His mother, Nikki, told The Star in February that Zack also had memory loss, depression and paranoia. He was visiting his former girlfriend and mother of their 3-year-old son when he shot himself in the chest.

Langston’s estate and Danae Young, the mother of his child, are the plaintiffs.

An autopsy revealed no brain damage. But the Langstons connected with Ann McKee of Boston University’s Center for Study of Traumatic Encephalopathy, where the brains of several former NFL players had been examined.

Zack Langston’s brain was shipped to the CTE Center and Nikki Langston said it was found to have had the same levels of chronic traumatic encephalopathy, a type of chronic brain damage, as Junior Seau, the former NFL star linebacker who also died by suicide with a gunshot wound to his chest.

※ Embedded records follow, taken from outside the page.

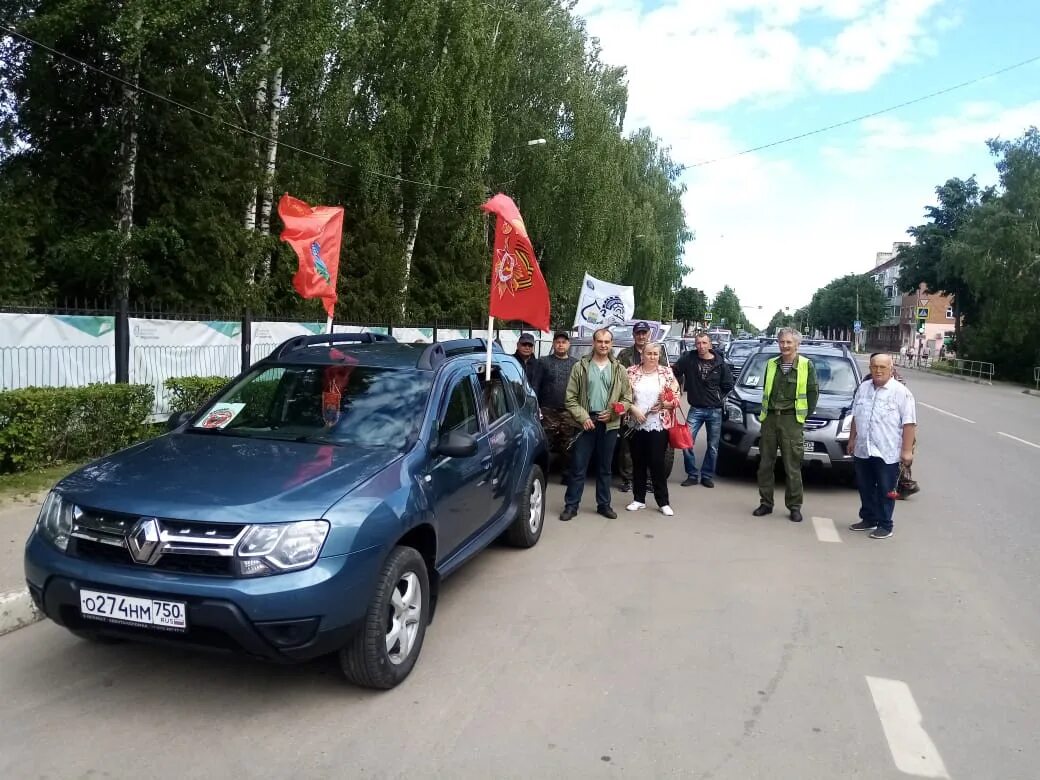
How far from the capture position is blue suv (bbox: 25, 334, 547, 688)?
11.1ft

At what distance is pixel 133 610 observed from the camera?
11.2ft

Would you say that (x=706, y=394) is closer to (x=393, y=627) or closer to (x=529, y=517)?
(x=529, y=517)

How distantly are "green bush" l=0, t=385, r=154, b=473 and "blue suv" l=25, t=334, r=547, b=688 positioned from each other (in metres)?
3.93

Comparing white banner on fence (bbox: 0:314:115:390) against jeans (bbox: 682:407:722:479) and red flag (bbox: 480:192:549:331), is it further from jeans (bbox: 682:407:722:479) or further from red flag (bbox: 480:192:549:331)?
jeans (bbox: 682:407:722:479)

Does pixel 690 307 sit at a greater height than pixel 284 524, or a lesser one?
greater

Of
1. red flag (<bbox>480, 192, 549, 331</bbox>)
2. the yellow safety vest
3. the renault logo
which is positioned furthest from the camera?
the yellow safety vest

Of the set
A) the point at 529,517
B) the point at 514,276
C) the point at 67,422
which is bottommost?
the point at 529,517

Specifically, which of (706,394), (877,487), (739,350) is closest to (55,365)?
(706,394)

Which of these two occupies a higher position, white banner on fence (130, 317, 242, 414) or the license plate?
white banner on fence (130, 317, 242, 414)

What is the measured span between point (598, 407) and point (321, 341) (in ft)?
9.12

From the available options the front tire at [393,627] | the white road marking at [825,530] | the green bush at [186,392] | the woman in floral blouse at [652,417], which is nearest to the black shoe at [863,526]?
the white road marking at [825,530]

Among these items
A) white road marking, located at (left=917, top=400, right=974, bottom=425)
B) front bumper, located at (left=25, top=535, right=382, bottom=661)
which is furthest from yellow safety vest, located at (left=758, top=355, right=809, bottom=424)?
white road marking, located at (left=917, top=400, right=974, bottom=425)

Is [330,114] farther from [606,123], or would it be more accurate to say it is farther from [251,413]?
[251,413]

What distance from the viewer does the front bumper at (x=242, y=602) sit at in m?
3.33
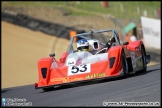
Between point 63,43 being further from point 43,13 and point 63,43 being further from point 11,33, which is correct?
point 43,13

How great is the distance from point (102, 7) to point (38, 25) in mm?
6362

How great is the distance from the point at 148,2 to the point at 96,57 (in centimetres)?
2468

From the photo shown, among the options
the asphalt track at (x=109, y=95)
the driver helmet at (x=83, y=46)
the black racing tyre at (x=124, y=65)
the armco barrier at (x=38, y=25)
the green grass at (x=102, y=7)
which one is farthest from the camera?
the green grass at (x=102, y=7)

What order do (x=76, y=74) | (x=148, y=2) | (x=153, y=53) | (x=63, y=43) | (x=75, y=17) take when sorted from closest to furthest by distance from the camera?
(x=76, y=74), (x=153, y=53), (x=63, y=43), (x=75, y=17), (x=148, y=2)

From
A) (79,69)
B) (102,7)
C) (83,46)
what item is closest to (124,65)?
(79,69)

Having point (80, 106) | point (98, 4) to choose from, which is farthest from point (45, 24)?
point (80, 106)

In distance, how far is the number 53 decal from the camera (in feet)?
43.5

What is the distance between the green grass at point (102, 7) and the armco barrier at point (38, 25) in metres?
4.09

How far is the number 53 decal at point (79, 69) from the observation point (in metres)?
13.3

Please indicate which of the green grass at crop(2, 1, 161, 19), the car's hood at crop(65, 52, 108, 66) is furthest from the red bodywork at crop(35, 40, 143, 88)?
the green grass at crop(2, 1, 161, 19)

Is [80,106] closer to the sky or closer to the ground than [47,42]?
closer to the sky

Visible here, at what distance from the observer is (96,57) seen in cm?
1382

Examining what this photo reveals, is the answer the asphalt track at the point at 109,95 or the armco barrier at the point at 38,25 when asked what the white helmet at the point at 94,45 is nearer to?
the asphalt track at the point at 109,95

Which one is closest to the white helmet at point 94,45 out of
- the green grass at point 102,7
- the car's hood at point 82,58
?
the car's hood at point 82,58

The case alleges that the NCAA and MIAA have been aware for decades “that severe head impacts can lead to long-term brain injury (and) recklessly ignored these facts and failed to implement reasonable concussion management protocols to protect their student-athletes.

Officials at the MIAA and Pittsburg State have declined to comment.

Langston played outside linebacker at Pittsburg State from 2007-10 and “suffered from over one hundred concussions,” according to the suit, which also alleges the school didn’t give appropriate medical treatment and told Langston to “shake it off” and return to games or practices “if he was even attended to at all.”

The suit seeks unspecified compensatory and punitive damages “without limitation damages for past, present and future medical expenses, other out of pocket expenses, lost time and interest, lost future earnings and other damages.”

The Associated Press reported last October that the NCAA is facing 43 class-action lawsuits related to the handling of concussions at the Division I level. The lawsuits were filed Chicago-based law firm Edelson PC, which is also one of the law firms representing Langston.

Last year, a federal judge granted preliminary approval to a $75 million settlement of a class-action concussion case against the NCAA with the money used to set up a 50-year, $70 million medical monitoring programing for college athletes and a new $5 million program to research prevention, treatment and effects of concussions.